Другой новый знакомец – Егор Сазонов – исполнитель убийства министра внутренних дел Плеве в 1904-м году был сам тяжело ранен взрывом бомбы. Петербургская судебная палата приговорила бомбиста к бессрочной каторге. На Марусю он не произвел такого сильного впечатления, как Гершуни. Возможно, говорила партийная ревность: она сама готовила себя к убийству этого безжалостного человека. Но она с грустью вспоминала Сазонова, когда впоследствии, протестуя против наказания розгами каторжан, он принял яд и скончался 28 ноября 1910 года, своей смертью предотвратив предполагавшееся массовое „запарывание“ заключенных.
Здесь у Маруси появился и еще один новый друг – единственный сын классика армянской литературы Прош Перчевич Прошьян, ее будущий соратник по созданию партии Левых эсеров.
Удивляют воспоминания каторжанок об их самообразовании, о политических диспутах, лекциях, огородничестве, театральной самодеятельности, о массовых занятиях фотографией во время их жизни в Акатуе. Сложилось нечто вроде образовательных курсов, на которых „знатоки“ делились знаниями с менее подготовленными. Мария Беневская вела занятия по химии, Надежда Терентьева – по истории, Александра Измайлович – по литературе, Зинаида Бронштейн – по философии. Были занятия и „практического характера“. Сарра Данциг, профессиональная массажистка организовала кружок по освоению навыков массажа. Занятия были настолько успешными, что одна из ее учениц, выпущенная с каторги на поселение в Якутск, безбедно жила там на заработки от сеансов массажа.

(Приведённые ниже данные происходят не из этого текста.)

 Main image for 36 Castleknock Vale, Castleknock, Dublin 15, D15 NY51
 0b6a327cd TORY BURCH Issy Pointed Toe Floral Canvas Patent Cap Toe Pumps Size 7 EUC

За границей чудом сохранился акатуйский фотоальбом – в СССР это был бы антисоветский документ. На фото видно, как каторжане занимаются в кружках по интересам, гуляют, пьют чай… Женщины, как правило, носили не арестантскую одежду, а свое платье, нередко светлых тонов, пользовались украшениями. У всех довольные, вовсе не аскетичные лица. „В 1906 г. в тюрьмах было вольное житье. Они походили скорее на клубы, в которых вроде добровольно и временно до улажения некоторых политических осложнений, ’’соглашались“ посидеть социалисты и анархисты, чтобы, конечно, скоро выйти на волю и даже в случае чего крупно посчитаться с теми, кто стал бы ’’угнетать“ их в тюрьмах. Воля шумела свободной печатью, протестами и митингами – вспоминала Спиридонова. Ручные кандалы надевались только накануне приезда окружного начальства. На лекции руководителя боевой организации эсеров Г. Гершуни по истории русского революционного движения собиралась вся тюрьма, из-за ворот приходили охранники, и даже начальство позволяло себе слушать лектора и уточнять у него кое-какие детали.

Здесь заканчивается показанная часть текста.